**Provided information**
* begin *
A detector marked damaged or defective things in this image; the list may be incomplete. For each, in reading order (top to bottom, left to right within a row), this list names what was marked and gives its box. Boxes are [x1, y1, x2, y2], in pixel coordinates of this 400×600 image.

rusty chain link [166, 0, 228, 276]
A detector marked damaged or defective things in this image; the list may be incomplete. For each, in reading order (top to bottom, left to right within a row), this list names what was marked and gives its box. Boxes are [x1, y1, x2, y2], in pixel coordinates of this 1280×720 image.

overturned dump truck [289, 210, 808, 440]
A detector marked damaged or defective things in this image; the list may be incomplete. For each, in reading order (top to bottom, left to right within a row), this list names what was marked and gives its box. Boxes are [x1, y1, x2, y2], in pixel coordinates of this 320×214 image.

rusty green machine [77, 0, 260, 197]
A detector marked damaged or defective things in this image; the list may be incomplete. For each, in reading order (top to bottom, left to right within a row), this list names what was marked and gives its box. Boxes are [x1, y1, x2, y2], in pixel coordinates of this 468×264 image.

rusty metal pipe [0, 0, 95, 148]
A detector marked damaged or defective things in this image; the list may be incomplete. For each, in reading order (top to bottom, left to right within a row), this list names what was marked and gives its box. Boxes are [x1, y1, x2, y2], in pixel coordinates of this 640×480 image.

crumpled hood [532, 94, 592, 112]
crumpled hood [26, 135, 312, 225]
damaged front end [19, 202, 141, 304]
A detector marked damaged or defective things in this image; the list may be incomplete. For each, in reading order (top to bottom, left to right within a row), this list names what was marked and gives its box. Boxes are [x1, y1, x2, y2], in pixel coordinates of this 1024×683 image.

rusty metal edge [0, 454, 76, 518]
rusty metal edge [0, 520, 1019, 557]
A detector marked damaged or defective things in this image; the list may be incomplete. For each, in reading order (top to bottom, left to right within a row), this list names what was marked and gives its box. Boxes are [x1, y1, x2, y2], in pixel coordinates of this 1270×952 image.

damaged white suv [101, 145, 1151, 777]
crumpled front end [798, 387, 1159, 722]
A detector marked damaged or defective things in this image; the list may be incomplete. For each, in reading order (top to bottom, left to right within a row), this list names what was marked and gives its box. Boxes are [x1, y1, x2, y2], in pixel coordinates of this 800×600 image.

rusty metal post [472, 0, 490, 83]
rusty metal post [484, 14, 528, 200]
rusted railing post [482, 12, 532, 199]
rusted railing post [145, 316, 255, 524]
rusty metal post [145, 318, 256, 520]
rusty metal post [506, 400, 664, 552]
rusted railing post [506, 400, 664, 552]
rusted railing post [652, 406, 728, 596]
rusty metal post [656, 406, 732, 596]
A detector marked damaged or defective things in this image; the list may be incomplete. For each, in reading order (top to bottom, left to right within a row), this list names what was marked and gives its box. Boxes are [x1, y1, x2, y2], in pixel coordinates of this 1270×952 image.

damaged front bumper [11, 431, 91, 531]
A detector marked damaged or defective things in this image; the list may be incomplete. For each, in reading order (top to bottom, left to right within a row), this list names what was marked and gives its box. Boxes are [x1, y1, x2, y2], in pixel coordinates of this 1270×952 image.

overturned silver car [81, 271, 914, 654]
* end *
**Task**
Copy out the lines from the line containing "this 1280×720 image." through the line containing "rusty metal pipe [0, 0, 95, 148]", keeping every character unchanged.

**Response to this task**
A detector marked damaged or defective things in this image; the list may be incomplete. For each, in reading order (top to bottom, left to right within a row), this list names what was marked and gives its box. Boxes are [x1, y1, x2, y2], in pixel coordinates of this 1280×720 image.

overturned dump truck [289, 210, 808, 440]
A detector marked damaged or defective things in this image; the list may be incomplete. For each, in reading order (top to bottom, left to right within a row), this list names what was marked and gives its box. Boxes are [x1, y1, x2, y2], in pixel coordinates of this 320×214 image.

rusty green machine [77, 0, 260, 197]
A detector marked damaged or defective things in this image; the list may be incomplete. For each, in reading order (top to bottom, left to right within a row), this list names what was marked and gives its box. Boxes are [x1, y1, x2, y2], in pixel coordinates of this 468×264 image.

rusty metal pipe [0, 0, 95, 148]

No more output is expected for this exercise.